K-Alzina is a 180 m² passive house built with a lightweight timber frame on the foothills of Montseny, designed so that a home demanding in comfort need not depend on energy costs.
This 2025 PAPIK Group has added K-Alzina to its completed projects section: a sustainable home of around 180 m² located on the foothills of Montseny. The house has been built with natural materials and a lightweight timber frame, arranged over two storeys that respond to the specific needs of its owners.
The architectural project was led by Arquitir, a practice specialised in passive houses, which resolved the brief with an L-shaped house. This geometry creates warm, sheltered spaces, minimises views towards the neighbouring homes and keeps the house protected from the wind. The compact form, close to a cube, reduces thermal losses, while the L-shaped wing uses the outdoor space to connect kitchen and dining room with the garden.
A pergola with movable awnings completes this connection between inside and outside, allowing the open area to be used in both summer and winter. On a site surrounded by nature such as this one, the direct relationship with the landscape adds real value to daily life in the house.

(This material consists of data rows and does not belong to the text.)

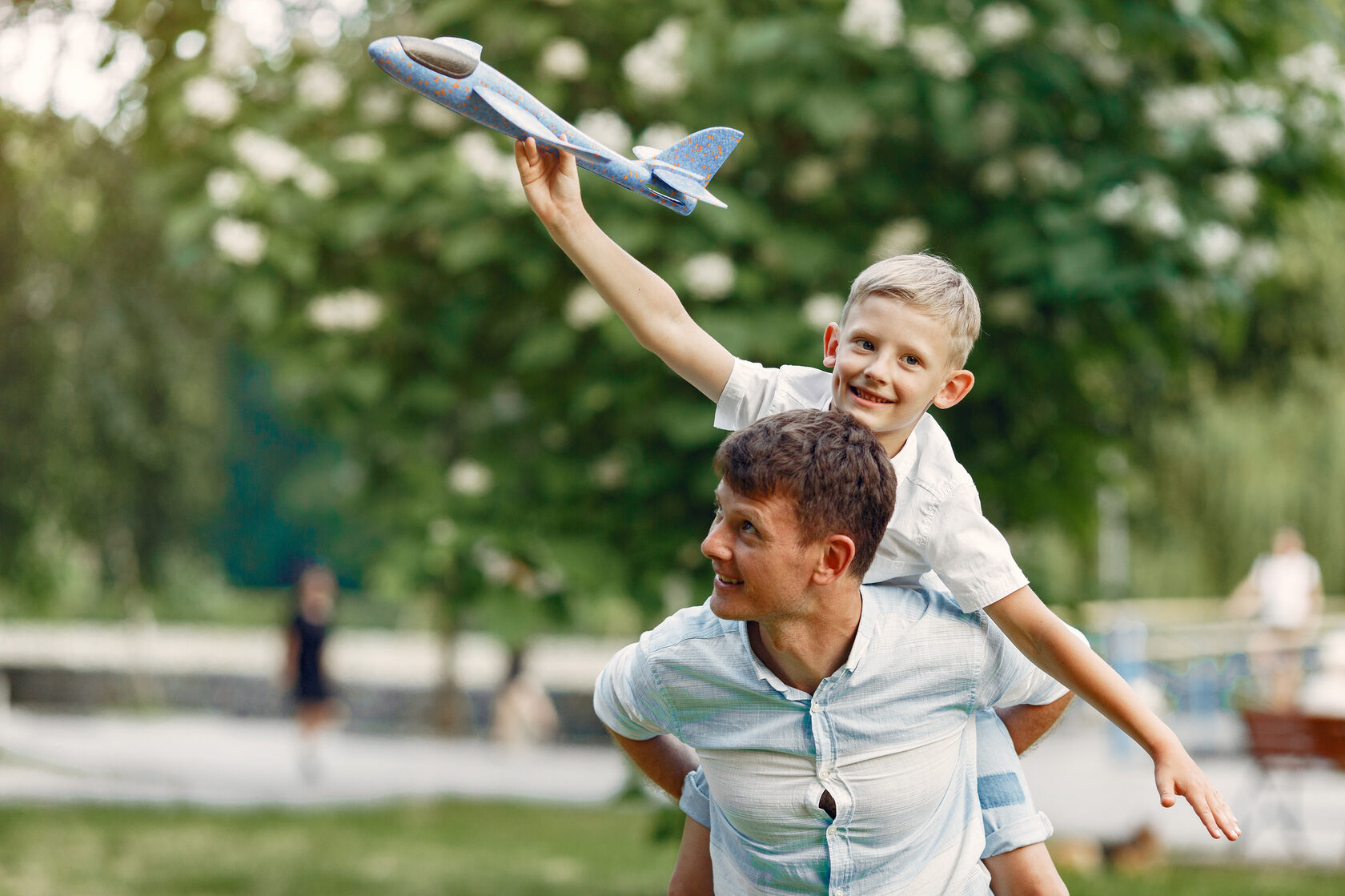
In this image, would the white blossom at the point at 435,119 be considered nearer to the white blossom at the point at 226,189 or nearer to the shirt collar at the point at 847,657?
the white blossom at the point at 226,189

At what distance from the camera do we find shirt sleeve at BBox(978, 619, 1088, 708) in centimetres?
224

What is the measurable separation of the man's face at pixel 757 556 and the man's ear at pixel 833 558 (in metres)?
0.01

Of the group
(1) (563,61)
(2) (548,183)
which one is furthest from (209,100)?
(2) (548,183)

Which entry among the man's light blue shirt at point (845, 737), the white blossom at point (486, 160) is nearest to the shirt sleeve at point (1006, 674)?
the man's light blue shirt at point (845, 737)

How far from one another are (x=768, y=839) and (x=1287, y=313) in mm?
7797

The building envelope combines two solutions depending on the storey. The lower floor features a ventilated facade clad in larch wood; the upper floor uses a maintenance-free white external insulation system (SATE). Inside, the finish follows the standard of white-painted plasterboard, with one deliberate exception: in the dining room a wall has been left in laminated timber, bringing to the living area the warmth and character characteristic of this material.
The owners, people with a strong ecological awareness, sought a home consistent with their values: sustainability, responsible building and care for the environment, without giving up comfort. The result is a house with no energy mortgage that, during the construction process, avoided the emission of 23.90 tonnes of CO₂ and absorbed 41.82. These figures illustrate the role of timber as a structural material in reducing a building's footprint.
During the final phase of the works, PAPIK Group opened the doors of K-Alzina to everyone interested in learning first-hand what an Eskimohaus house is and how a home able to guarantee indoor comfort without energy costs is achieved. The visit was accompanied by an in-person masterclass devoted to explaining in detail the technical criteria that underpin this type of construction.
A well-resolved passive house asks you to give up nothing: comfort stops depending on the energy bill and becomes part of the building itself.